Would like to know if there is a better way to approach this.
/dev/random blocks after its pool of random data has been emptied until it gathered new random data. You should try /dev/urandom instead.
rand() should be fairly fast in your c runtime implementation. If you can relax your "random" requirement a bit (accepting lower quality random numbers), you can generate a sequence of numbers using a tailored implementaton of a linear congruential generator. Be sure to choose your parameters wisely (see the wikipedia entry) to allow additional optimizations.
To generate such a long set of random numbers faster, you could use SSE/AVX and generate four/eight 32 random bits in parallel.
You say "somewhat random" so I assume you do not need high quality random numbers.
You should probably use a "linear congruential generator" (LGC). See wikipedia for details:
http://en.wikipedia.org/wiki/Linear_congruential_generator
That will require one addition, one multiplication and one mod function per element.
Your options:
a) /dev/random is not intended to be called frequently. See "man 4 random" for details.
b) rand etc. are like the LGC above but some use a more sophisticated algorithm that gives better random numbers at a higher computational cost. See "man 3 random" and "man 3 rand" for details.
c) The OS deliberately zeros the memory for security reasons. It stops leakage of data from other processes. Google "demand zero paging" for details.
d) Not a good idea. Use /dev/random or /dev/urandom once, that's what they're for.

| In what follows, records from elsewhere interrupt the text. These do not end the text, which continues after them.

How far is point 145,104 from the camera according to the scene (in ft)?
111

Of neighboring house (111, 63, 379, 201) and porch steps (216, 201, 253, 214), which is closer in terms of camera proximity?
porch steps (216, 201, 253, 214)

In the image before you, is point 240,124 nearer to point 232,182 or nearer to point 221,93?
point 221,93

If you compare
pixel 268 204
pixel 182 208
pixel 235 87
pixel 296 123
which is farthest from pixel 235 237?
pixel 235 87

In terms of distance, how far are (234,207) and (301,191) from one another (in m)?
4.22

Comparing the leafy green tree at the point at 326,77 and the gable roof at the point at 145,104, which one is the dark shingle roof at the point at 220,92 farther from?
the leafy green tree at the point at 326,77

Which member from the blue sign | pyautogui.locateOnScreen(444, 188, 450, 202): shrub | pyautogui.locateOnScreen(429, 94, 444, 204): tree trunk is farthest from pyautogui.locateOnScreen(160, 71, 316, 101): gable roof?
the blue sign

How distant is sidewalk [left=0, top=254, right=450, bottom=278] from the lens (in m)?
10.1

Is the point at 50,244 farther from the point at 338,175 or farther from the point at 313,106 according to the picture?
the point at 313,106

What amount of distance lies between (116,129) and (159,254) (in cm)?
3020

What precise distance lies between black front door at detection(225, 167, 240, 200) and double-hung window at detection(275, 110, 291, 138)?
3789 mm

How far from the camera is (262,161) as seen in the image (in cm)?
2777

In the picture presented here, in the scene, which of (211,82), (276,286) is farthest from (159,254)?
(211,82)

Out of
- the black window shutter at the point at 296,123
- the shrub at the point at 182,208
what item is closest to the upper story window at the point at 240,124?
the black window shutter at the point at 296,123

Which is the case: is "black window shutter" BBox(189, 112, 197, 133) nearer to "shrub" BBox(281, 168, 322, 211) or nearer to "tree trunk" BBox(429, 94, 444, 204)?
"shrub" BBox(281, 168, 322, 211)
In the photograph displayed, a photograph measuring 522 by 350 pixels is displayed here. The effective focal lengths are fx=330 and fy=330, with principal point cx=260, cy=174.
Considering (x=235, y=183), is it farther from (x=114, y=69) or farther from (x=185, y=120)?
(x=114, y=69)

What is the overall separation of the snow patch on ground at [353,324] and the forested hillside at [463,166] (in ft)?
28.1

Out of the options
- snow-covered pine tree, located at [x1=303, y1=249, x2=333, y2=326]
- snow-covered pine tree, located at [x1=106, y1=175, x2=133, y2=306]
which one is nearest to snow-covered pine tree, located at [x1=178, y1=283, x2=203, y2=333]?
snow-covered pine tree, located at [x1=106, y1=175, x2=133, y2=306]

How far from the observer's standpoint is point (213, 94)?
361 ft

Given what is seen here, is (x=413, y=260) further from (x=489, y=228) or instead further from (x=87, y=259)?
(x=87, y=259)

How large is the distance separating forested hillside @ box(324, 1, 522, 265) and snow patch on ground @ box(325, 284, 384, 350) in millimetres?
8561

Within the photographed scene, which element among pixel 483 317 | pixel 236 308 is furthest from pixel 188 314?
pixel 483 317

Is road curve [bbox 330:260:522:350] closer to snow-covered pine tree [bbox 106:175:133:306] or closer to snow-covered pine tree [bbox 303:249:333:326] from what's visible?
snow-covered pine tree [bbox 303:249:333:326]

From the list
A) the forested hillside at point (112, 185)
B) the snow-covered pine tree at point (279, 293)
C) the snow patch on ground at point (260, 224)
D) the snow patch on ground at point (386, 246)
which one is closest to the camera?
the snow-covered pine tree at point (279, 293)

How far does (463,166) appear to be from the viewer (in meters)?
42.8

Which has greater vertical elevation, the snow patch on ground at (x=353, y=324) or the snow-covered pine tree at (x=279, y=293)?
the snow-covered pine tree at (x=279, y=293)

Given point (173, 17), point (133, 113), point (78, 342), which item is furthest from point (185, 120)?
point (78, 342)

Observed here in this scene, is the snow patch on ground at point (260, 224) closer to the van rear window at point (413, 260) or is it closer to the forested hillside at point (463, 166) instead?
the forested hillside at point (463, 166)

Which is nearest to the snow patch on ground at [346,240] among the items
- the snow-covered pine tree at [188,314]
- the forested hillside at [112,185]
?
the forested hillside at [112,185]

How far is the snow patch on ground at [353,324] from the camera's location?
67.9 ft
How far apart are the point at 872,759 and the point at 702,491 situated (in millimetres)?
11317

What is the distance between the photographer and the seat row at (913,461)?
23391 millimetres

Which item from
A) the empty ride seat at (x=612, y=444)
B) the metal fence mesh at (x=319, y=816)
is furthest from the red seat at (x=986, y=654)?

Perhaps calling OpenSSL routines, something like the programmatic equivalent of:
openssl rand NUM_BYTES | head -c NUM_BYTES > /dev/null
which should run faster than /dev/random and /dev/urandom.
Here's some test code:
/* randombytes.c */
#include <stdlib.h>
#include <stdio.h>
#include <openssl/rand.h>
/*
compile with:
gcc -Wall -lcrypto randombytes.c -o randombytes
*/
int main (int argc, char **argv)
{
unsigned char *random_bytes = NULL;
int length = 0;
if (argc == 2)
length = atoi(argv[1]);
else {
fprintf(stderr, "usage: randombytes number_of_bytes\n");
return EXIT_FAILURE;
}
random_bytes = malloc((size_t)length + 1);
if (! random_bytes) {
fprintf(stderr, "could not allocate space for random_bytes...\n");
return EXIT_FAILURE;
}
if (! RAND_bytes(random_bytes, length)) {
fprintf(stderr, "could not get random bytes...\n");
return EXIT_FAILURE;
}
*(random_bytes + length) = '\0';
fprintf(stdout, "bytes: %s\n", random_bytes);
free(random_bytes);
return EXIT_SUCCESS;
}
Here's how it performs on a Mac OS X 10.7.3 system (1.7 GHz i5, 4 GB), relative to /dev/urandom and OpenSSL's openssl binary:
$ time ./randombytes 100000000 > /dev/null
real 0m6.902s
user 0m6.842s
sys 0m0.059s
$ time cat /dev/urandom | head -c 100000000 > /dev/null
real 0m9.391s
user 0m0.050s
sys 0m9.326s
$ time openssl rand 100000000 | head -c 100000000 > /dev/null
real 0m7.060s
user 0m7.050s
sys 0m0.118s
The randombytes binary is 27% faster than reading bytes from /dev/urandom and about 2% faster than openssl rand.
You could profile other approaches in a similar fashion.
Don't over think it. dd if=/dev/urandom bs=64k count=1 > random-bytes.bin.